■ Required work ■
Rewrite the listing below, substituting "car door handle" for each occurrence of "door handle" and keeping every other part unchanged.

======== Dataset excerpts ========

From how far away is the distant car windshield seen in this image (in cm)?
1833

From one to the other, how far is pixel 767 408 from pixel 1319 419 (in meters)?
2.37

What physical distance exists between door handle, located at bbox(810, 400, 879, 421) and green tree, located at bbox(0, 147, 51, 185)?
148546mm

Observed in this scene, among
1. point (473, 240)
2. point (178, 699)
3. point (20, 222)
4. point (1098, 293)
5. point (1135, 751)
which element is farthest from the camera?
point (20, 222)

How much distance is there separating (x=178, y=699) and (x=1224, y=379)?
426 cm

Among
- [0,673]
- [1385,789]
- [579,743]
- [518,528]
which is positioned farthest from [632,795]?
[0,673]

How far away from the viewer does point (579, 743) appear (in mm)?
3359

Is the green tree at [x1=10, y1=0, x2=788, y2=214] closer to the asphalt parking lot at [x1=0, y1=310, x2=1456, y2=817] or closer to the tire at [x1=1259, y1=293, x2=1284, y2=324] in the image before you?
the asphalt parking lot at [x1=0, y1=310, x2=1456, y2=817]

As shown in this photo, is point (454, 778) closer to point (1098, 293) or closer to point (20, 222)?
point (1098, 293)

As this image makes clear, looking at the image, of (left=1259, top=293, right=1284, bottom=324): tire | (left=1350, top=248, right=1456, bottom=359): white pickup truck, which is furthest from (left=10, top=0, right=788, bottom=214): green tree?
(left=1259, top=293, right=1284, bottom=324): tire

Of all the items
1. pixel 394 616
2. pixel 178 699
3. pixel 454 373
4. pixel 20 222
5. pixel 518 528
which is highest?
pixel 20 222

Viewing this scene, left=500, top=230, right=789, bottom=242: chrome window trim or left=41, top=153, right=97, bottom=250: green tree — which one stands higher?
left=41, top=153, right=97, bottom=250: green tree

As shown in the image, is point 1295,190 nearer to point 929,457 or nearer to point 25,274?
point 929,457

========

■ Worked answer ■
From how far away is the distant car windshield seen in this image (in cm)?
1833

From one to the other, how far is pixel 767 408 from pixel 1319 419 (in meters)?
2.37

What physical distance exists between car door handle, located at bbox(810, 400, 879, 421) and green tree, located at bbox(0, 147, 51, 185)?
148546mm

Observed in this scene, among
1. point (473, 240)
2. point (178, 699)
3. point (20, 222)
4. point (1098, 293)
5. point (1135, 751)
which element is farthest from the camera?
point (20, 222)

How much distance is there separating (x=178, y=699) and (x=1224, y=379)?
426 cm

Among
- [0,673]
- [1385,789]
- [579,743]
- [518,528]
which is positioned farthest from [632,795]?
[0,673]

How far away from the viewer does point (579, 743) appear (in mm)?
3359

Is the green tree at [x1=10, y1=0, x2=788, y2=214] closer to the asphalt parking lot at [x1=0, y1=310, x2=1456, y2=817] or closer to the tire at [x1=1259, y1=293, x2=1284, y2=324] in the image before you?
the asphalt parking lot at [x1=0, y1=310, x2=1456, y2=817]

As shown in this photo, is point (454, 778) closer to point (1098, 293) or closer to point (20, 222)?
point (1098, 293)

As this image makes clear, looking at the image, of (left=1259, top=293, right=1284, bottom=324): tire | (left=1350, top=248, right=1456, bottom=359): white pickup truck, which is furthest from (left=10, top=0, right=788, bottom=214): green tree?
(left=1259, top=293, right=1284, bottom=324): tire

Of all the items
1. pixel 394 616
2. pixel 178 699
3. pixel 454 373
4. pixel 20 222
5. pixel 518 528
which is highest?
pixel 20 222

Viewing this scene, left=500, top=230, right=789, bottom=242: chrome window trim or left=41, top=153, right=97, bottom=250: green tree — which one stands higher?
left=41, top=153, right=97, bottom=250: green tree

As shown in the image, is point 1295,190 nearer to point 929,457 or nearer to point 25,274?
point 929,457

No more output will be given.